▸ Data listing
+---+

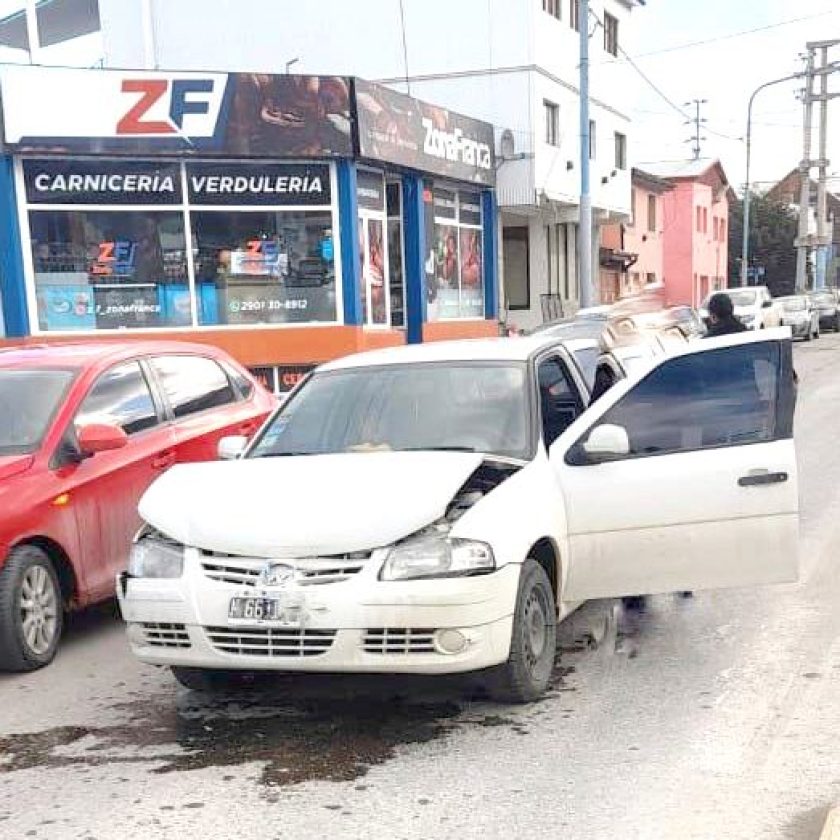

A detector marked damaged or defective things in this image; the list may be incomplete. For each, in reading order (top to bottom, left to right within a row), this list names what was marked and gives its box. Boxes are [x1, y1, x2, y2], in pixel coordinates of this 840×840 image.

crumpled hood [0, 456, 34, 482]
crumpled hood [136, 452, 486, 556]
damaged white car [116, 328, 796, 704]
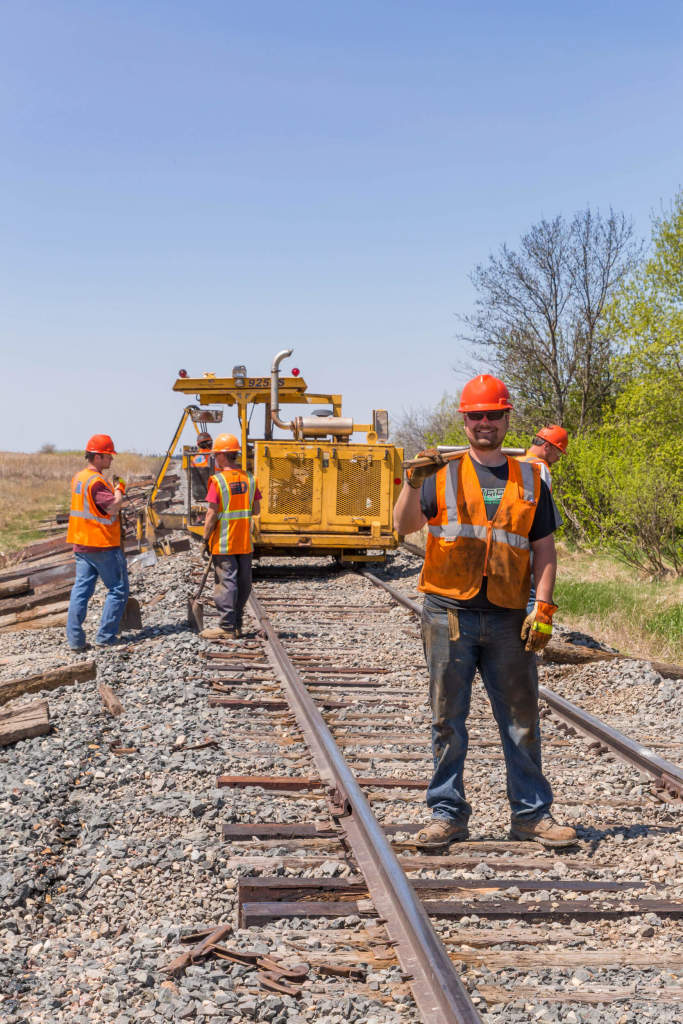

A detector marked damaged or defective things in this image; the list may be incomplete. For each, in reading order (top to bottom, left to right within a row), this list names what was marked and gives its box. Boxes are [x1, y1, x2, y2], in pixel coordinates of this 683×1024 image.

rusty rail section [247, 592, 480, 1024]
rusty rail section [358, 572, 683, 804]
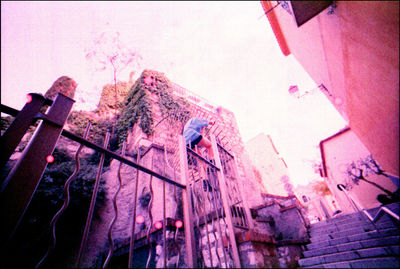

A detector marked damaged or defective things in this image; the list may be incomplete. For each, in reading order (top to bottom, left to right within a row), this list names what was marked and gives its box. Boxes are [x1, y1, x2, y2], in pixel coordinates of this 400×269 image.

rusty metal bar [0, 93, 47, 171]
rusty metal bar [0, 93, 74, 246]
rusty metal bar [35, 122, 91, 268]
rusty metal bar [76, 132, 110, 266]
rusty metal bar [102, 141, 126, 266]
rusty metal bar [178, 137, 197, 266]
rusty metal bar [209, 135, 241, 266]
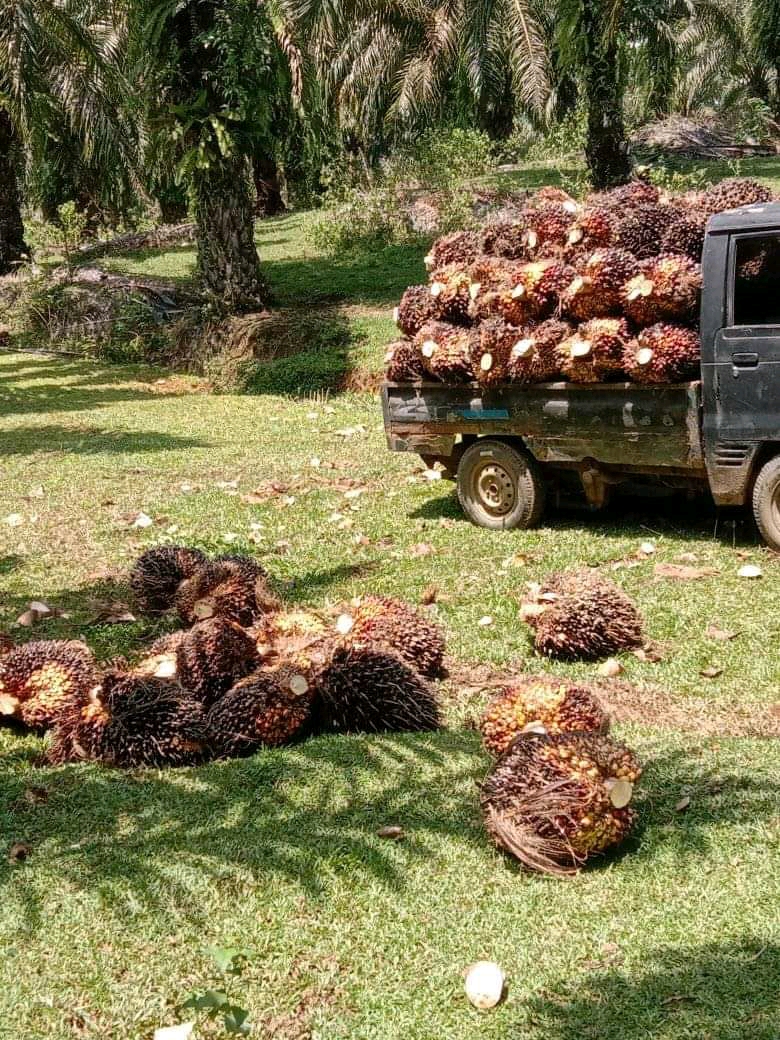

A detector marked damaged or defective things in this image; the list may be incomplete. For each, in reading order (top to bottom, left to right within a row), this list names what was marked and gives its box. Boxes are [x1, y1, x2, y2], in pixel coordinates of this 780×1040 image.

rusty truck bed panel [384, 380, 707, 470]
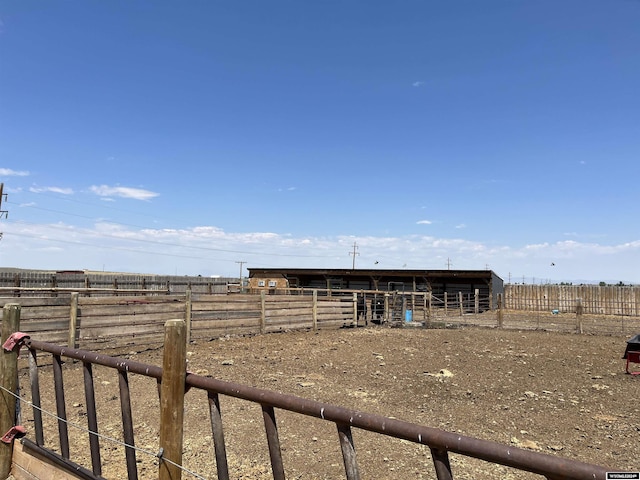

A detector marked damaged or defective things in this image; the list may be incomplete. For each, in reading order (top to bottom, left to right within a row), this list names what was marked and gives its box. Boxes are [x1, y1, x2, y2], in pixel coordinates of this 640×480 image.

rusty metal rail [21, 338, 616, 480]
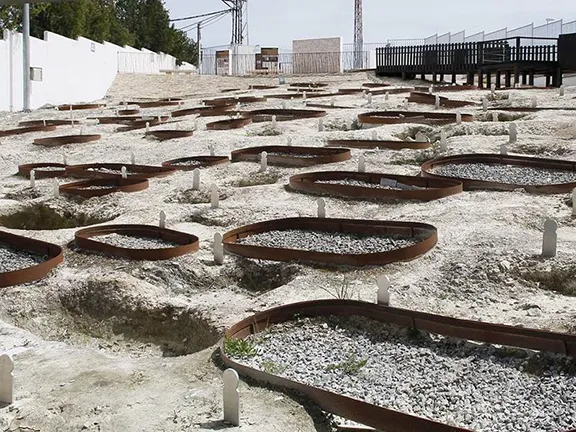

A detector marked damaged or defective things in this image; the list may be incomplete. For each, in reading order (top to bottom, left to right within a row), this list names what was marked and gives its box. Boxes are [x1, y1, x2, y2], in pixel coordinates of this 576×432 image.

rusted steel strip [408, 90, 480, 107]
rusted steel strip [18, 162, 67, 179]
rusted steel strip [58, 177, 148, 197]
rusty metal edging [58, 178, 148, 198]
rusted steel strip [66, 164, 177, 181]
rusty metal edging [66, 164, 178, 181]
rusty metal edging [162, 154, 230, 170]
rusty metal edging [230, 144, 352, 166]
rusted steel strip [231, 144, 352, 166]
rusted steel strip [290, 170, 462, 201]
rusty metal edging [288, 170, 464, 201]
rusted steel strip [420, 152, 576, 192]
rusty metal edging [420, 152, 576, 192]
rusty metal edging [74, 223, 200, 260]
rusted steel strip [74, 224, 200, 262]
rusted steel strip [222, 218, 436, 264]
rusty metal edging [222, 216, 436, 266]
rusted steel strip [0, 231, 63, 288]
rusty metal edging [0, 231, 63, 288]
rusted steel strip [219, 300, 576, 432]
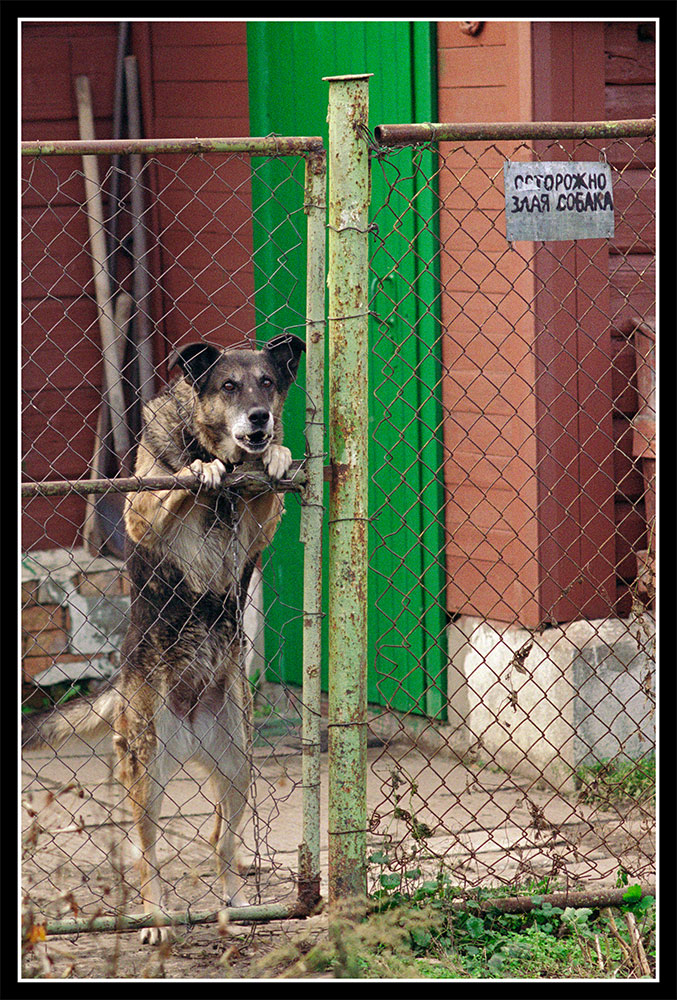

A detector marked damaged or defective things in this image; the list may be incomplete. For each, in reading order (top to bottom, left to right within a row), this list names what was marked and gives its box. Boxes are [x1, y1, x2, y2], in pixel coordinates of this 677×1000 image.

rusty horizontal pipe [21, 137, 324, 158]
rusty horizontal pipe [374, 119, 656, 146]
rusty horizontal pipe [21, 460, 306, 500]
rusty chain-link fence [364, 125, 656, 900]
rusty chain-link fence [21, 137, 328, 940]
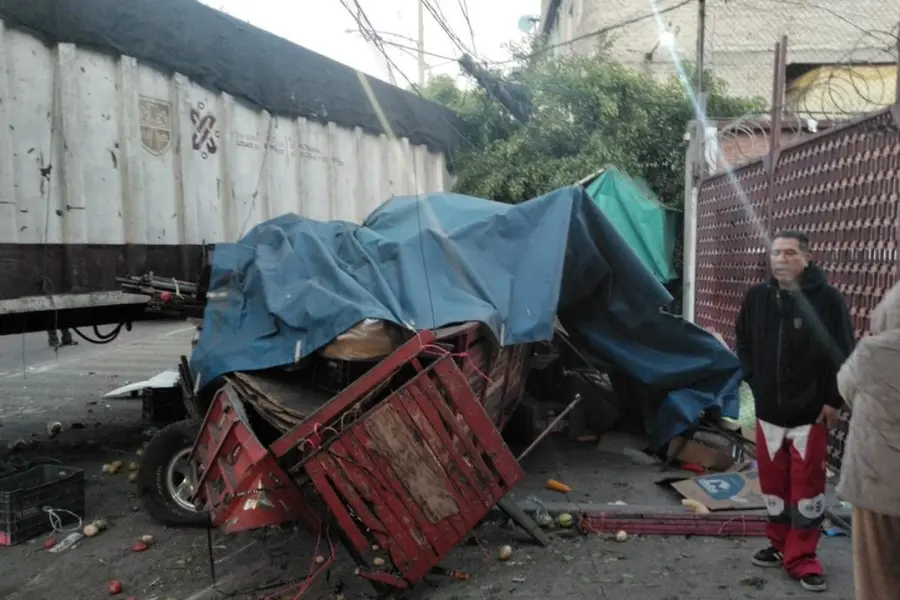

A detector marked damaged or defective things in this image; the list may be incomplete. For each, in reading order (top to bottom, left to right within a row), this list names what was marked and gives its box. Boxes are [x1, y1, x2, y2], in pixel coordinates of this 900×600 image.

crushed red vehicle [185, 324, 532, 592]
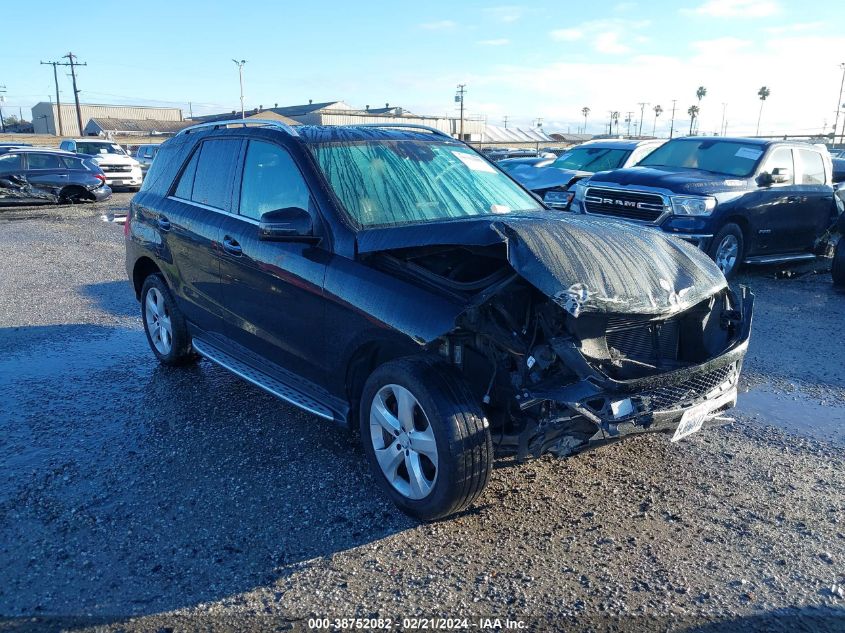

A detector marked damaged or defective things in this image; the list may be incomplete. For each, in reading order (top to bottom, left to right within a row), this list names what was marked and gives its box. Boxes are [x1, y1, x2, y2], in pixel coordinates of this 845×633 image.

+---+

▸ Short task
Reproduce all of the data above verbatim, omitting the pictures.

▸ In response
A detector marked damaged or defective things in this image; the list may be incomplete. For each, in reading order (top to bottom, left to right within a row), this list names what was marked and gives its box. Boxes are [x1, y1, x2, y2], in pixel coordinates of this 840×840 image.

crumpled hood [0, 456, 34, 482]
crumpled hood [136, 452, 486, 556]
damaged white car [116, 328, 796, 704]

A detector marked damaged or defective things in this image; the list may be incomplete. For each, in reading order (top to bottom, left to right within a row), this list names what was marked and gives its box. Boxes are [x1, y1, x2, y2], in pixel coordinates of this 683×1024 image.

rusty rail section [247, 592, 480, 1024]
rusty rail section [358, 572, 683, 804]

A detector marked damaged or defective things in this image; the list may be incomplete. For each, in reading order (top to bottom, left to right within a row), this list names what was marked and gives its box. Boxes are [x1, y1, x2, y2], in pixel coordinates of this 400×269 image.

rusty metal bar [0, 93, 47, 171]
rusty metal bar [0, 93, 74, 246]
rusty metal bar [35, 122, 91, 268]
rusty metal bar [76, 132, 110, 266]
rusty metal bar [102, 141, 126, 266]
rusty metal bar [178, 137, 197, 266]
rusty metal bar [209, 135, 241, 266]

A detector marked damaged or defective things in this image; the list may be incomplete. For each, in reading order (top to bottom, left to right within a row), this list names what was marked and gives its box. Boxes are [x1, y1, x2, y2], in pixel coordinates of this 780×1040 image.

rusty truck bed panel [384, 380, 707, 470]

A detector marked damaged or defective things in this image; the list may be incomplete. For each, in reading order (top to bottom, left to right within a row), this list names what was marked and gives its box. Boxes are [x1, y1, x2, y2], in pixel coordinates of this 640×480 image.

rusty metal rail [21, 338, 616, 480]

A detector marked damaged or defective things in this image; the list may be incomplete. For each, in reading order (top to bottom, left to right within a row), this list names what was marked and gives its box. Boxes are [x1, y1, x2, y2], in pixel coordinates of this 576×432 image.

rusted steel strip [408, 90, 480, 107]
rusted steel strip [18, 162, 67, 179]
rusted steel strip [58, 177, 148, 197]
rusty metal edging [58, 178, 148, 198]
rusted steel strip [66, 164, 177, 181]
rusty metal edging [66, 164, 178, 181]
rusty metal edging [162, 154, 230, 170]
rusty metal edging [230, 144, 352, 166]
rusted steel strip [231, 144, 352, 166]
rusted steel strip [290, 170, 462, 201]
rusty metal edging [288, 170, 464, 201]
rusted steel strip [420, 152, 576, 192]
rusty metal edging [420, 152, 576, 192]
rusty metal edging [74, 223, 200, 260]
rusted steel strip [74, 224, 200, 262]
rusted steel strip [222, 218, 436, 264]
rusty metal edging [222, 216, 436, 266]
rusted steel strip [0, 231, 63, 288]
rusty metal edging [0, 231, 63, 288]
rusted steel strip [219, 300, 576, 432]

A detector marked damaged or defective things in this image; the list may be incomplete. For each, in reading order (top to bottom, left to right within a row), this list names what was marked and gives its box. Boxes are [x1, y1, x2, y2], in pixel coordinates of this 677×1000 image.

rusty horizontal pipe [21, 137, 324, 158]
rusty horizontal pipe [374, 119, 656, 146]
rusty horizontal pipe [21, 460, 306, 500]
rusty chain-link fence [364, 125, 656, 900]
rusty chain-link fence [21, 137, 328, 940]

A detector marked damaged or defective things in this image; the list may be incomplete. For each, in reading order (top to bottom, left to right within a row), this list names what was marked and gives its box. Boxes are [x1, y1, x2, y2], in pixel coordinates of this 900×600 image.

crushed red vehicle [185, 324, 532, 592]

A detector marked damaged or defective things in this image; the list may be incomplete. For each, in reading order (top to bottom, left to right within a row), this list names what was marked and gives its box. Boxes are [x1, y1, x2, y2], in pixel coordinates of this 845×633 image.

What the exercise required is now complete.